In 2019, Cambridge approved converting the mall's third floor from retail to office, and a later change allowed lab use.

The reason was supply and demand: upper-floor retail was struggling while Kendall Square and East Cambridge had become one of the strongest life-science markets in the country.

The same location that once mattered because it was near downtown Boston and the riverfront now mattered because it sat beside Kendall Square's life-science ecosystem, with labs, universities, medical centers, and startups close by.

The full plan, called CambridgeSide 2.0, kept the core mall and rebuilt almost everything around it.

The approved program added 575,000 square feet of net new space, split between housing and commercial use, and pushed the complex toward 2 million square feet across six connected buildings.

Zoning approval in December 2019 required at least 30 percent of the new floor area to be residential, with much of the housing set aside for affordable and middle-income households.

The full buildout carried a preliminary construction estimate of more than $800 million. The package also carried community commitments, including $6.9 million for transportation and support for the local East End House.

The former Sears area at 60 First Street reopened as lab and retail space by 2023. The former Macy's building became lab, office, and retail space and reached occupancy review by 2025.

Fixing the dead street edge along First Street

The original building had a problem on First Street. That side mostly faced inward, with garage and service uses helping turn a long stretch of sidewalk into dead frontage.

The 2020 redevelopment plan aimed straight at that weakness, breaking up the blank edge with new entrances, ground-floor shops, wider sidewalks in key spots, plantings, and small pocket parks.

It also proposed a mid-block Mall Connector from First Street back toward the food court and canal-side path system, keeping the property's old job as a pedestrian link while correcting the part of the 1990 plan that had turned away from the street.

What's open at CambridgeSide now, and what's still coming

The food court that once faced the canal is gone, replaced in October 2024 by CanalSide Food + Drink, a hall of 13 mostly local vendors built around a central bar.

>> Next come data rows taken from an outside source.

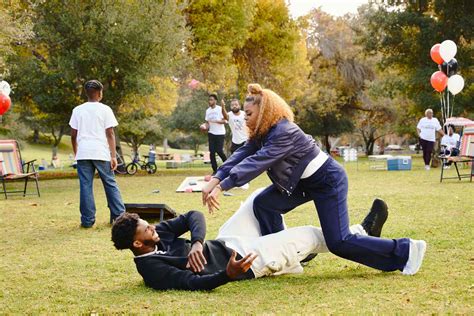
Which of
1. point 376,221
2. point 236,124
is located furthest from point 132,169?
point 376,221

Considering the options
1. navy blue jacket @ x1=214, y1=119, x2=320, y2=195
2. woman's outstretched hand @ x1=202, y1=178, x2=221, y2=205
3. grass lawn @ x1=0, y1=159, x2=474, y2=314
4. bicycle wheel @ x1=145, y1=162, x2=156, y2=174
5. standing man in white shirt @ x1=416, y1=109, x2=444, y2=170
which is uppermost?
navy blue jacket @ x1=214, y1=119, x2=320, y2=195

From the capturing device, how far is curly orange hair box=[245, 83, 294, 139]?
4.66 meters

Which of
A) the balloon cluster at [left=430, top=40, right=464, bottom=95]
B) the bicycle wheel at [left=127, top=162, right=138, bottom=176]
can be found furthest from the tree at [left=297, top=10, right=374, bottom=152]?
the balloon cluster at [left=430, top=40, right=464, bottom=95]

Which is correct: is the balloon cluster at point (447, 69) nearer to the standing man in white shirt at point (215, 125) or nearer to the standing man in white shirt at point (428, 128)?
the standing man in white shirt at point (428, 128)

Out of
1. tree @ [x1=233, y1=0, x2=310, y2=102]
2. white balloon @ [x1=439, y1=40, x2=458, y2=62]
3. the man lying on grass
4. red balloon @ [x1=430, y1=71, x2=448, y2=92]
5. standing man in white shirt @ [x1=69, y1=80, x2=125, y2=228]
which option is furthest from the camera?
tree @ [x1=233, y1=0, x2=310, y2=102]

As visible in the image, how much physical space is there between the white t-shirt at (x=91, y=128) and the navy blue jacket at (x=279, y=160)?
3.69m

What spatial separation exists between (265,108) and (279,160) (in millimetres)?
418

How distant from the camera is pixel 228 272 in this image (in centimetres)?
407

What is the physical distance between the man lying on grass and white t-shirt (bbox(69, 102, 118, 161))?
357 cm

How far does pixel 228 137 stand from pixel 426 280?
42.4 m

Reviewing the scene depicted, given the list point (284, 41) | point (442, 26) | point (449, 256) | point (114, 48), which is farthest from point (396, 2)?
point (449, 256)

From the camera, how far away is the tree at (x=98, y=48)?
18234mm

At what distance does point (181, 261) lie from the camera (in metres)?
4.54

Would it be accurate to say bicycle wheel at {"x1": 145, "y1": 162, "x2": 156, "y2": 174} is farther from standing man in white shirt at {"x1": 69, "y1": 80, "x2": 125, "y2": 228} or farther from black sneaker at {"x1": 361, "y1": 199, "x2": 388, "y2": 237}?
black sneaker at {"x1": 361, "y1": 199, "x2": 388, "y2": 237}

The fast-food counters gave way to a Neapolitan pizza stand, a ramen shop, a pasta-to-go window, and an ice cream counter, among others.

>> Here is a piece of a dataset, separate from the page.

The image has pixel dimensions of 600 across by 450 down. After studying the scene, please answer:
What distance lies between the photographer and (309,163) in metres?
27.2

The canal-facing dining idea from 1990 stayed; the tenants changed.

Some of the empty retail space now works as a rotating stage for exhibitions.

CambridgeSide has hosted 'Harry Potter: The Exhibition', a life-size reproduction of the Sistine Chapel ceiling, and a walk-through show with more than 50 animatronic dinosaurs.

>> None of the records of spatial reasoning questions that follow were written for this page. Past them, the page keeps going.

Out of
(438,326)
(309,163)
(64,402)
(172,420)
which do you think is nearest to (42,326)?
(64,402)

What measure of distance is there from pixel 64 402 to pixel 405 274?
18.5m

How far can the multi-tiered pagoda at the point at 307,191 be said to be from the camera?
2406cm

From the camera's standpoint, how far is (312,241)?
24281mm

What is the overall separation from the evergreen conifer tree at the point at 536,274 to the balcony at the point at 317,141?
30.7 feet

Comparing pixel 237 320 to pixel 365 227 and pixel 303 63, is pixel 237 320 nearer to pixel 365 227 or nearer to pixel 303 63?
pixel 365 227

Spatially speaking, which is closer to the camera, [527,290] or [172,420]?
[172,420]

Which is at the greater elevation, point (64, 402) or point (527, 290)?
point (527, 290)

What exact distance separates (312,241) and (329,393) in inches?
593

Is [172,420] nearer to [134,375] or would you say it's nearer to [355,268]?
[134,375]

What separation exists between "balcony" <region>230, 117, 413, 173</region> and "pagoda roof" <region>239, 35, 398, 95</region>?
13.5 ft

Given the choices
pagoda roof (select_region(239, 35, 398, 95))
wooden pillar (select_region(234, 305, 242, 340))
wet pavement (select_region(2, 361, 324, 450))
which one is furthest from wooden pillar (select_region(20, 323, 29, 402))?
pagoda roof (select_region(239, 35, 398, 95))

The retail that remains leans on Apple, Sephora, T.J.Maxx, Zara, and The Cheesecake Factory.

The rest of the plan is running behind.

Interior demolition was under way by the first quarter of 2026 at 80 First Street and 150 CambridgeSide Place, and leasing and financing constraints pushed later construction back, with the city extending the timeline into 2028.

The residential building has not gone up, though it stays required: 150 CambridgeSide Place is still slated for about 160 to 170 apartments above 10,000 square feet of retail.

The old anchor-store mall is gone: Filene's, Lechmere, Sears, Macy's, Best Buy, and the food court they shared a building with.

The skylit center stayed. So did two floors of shops and the canal the building was designed to face.

People still come, now for a lab job, a slice of pizza, or a room of animatronic dinosaurs, to a place that kept its center and rebuilt almost everything around it.